On June 19, 2023, a confrontation between Depardieu and Arnould occurred in the judge's office. In September 2023, Depardieu came under fire again after Mediapart published a sensational investigative report in which the actor was accused of sexual misconduct by 13 women.

One of these 13 women, Hélène Darras, an actress with whom Depardieu worked in the 2007 comedy “Disco,” filed a complaint of sexual harassment last September. However, the public prosecutor's office decided to dismiss the case because it was time-barred.

Last December, Depardieu unwittingly sparked a turning point in the #MeToo movement in France when an investigative documentary aired in which he was seen making sexually inappropriate and obscene jokes, including one about a child riding a pony, while filming in North Korea. The documentary was seen by 2.2 million people on the public broadcaster France Television.

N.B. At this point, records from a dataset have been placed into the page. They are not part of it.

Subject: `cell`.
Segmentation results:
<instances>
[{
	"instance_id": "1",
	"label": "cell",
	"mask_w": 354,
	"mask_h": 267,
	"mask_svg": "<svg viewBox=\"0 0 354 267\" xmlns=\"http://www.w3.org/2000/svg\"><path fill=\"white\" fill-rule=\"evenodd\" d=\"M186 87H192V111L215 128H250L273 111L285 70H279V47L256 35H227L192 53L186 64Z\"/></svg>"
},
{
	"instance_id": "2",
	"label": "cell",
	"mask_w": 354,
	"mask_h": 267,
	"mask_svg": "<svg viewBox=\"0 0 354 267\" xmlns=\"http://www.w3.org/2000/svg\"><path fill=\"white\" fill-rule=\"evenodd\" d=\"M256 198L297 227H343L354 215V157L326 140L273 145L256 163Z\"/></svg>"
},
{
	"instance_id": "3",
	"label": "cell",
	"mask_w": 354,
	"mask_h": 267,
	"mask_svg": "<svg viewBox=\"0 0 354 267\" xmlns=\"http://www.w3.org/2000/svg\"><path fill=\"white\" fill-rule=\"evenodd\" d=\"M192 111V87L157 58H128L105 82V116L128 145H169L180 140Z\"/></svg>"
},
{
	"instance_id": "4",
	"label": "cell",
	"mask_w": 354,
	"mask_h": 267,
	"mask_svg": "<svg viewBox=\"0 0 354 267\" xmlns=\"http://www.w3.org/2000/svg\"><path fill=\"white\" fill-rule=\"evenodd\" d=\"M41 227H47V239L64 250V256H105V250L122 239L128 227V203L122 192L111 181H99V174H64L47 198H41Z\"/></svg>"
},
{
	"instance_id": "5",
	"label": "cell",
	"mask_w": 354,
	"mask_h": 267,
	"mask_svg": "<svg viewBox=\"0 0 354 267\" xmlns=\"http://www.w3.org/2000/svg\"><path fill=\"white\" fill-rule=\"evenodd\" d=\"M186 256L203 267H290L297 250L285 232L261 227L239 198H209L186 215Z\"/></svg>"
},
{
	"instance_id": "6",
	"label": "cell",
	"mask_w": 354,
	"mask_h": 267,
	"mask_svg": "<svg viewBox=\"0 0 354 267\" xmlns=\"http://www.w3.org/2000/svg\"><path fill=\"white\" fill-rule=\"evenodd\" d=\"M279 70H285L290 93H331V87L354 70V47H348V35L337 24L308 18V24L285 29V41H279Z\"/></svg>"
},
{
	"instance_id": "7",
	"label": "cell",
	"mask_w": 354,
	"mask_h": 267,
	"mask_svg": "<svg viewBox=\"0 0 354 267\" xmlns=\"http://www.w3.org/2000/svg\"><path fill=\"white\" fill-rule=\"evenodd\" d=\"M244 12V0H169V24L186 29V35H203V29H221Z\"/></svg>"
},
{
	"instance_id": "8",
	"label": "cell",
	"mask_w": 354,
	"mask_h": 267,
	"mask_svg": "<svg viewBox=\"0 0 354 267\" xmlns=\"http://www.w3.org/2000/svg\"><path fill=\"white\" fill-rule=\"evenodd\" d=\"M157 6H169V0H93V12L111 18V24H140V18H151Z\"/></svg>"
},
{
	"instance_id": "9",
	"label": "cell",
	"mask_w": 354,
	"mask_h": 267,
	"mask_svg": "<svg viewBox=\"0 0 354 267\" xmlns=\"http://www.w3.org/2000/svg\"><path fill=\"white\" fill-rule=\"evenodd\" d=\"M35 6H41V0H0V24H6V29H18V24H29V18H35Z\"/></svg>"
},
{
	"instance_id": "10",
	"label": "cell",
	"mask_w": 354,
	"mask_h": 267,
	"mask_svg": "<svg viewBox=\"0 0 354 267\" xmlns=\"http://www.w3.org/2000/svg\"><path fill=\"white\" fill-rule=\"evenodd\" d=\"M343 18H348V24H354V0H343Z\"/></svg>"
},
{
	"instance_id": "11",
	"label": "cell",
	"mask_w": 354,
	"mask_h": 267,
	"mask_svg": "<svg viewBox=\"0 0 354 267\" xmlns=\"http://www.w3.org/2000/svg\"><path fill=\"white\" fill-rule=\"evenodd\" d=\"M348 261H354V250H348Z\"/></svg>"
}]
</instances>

Despite all the scandals, French President Emmanuel Macron stood by Depardieu and refused to abolish his Legion of Honor.

“I am a great admirer of Gérard Depardieu,” said Emmanuel Macron on the set of the primetime TV magazine “C'est à vous” when asked to comment on Depardieu's decline last December. “He is a great actor who has recited some of the most beautiful texts. He has made France, our greatest authors, our greatest characters known throughout the world.”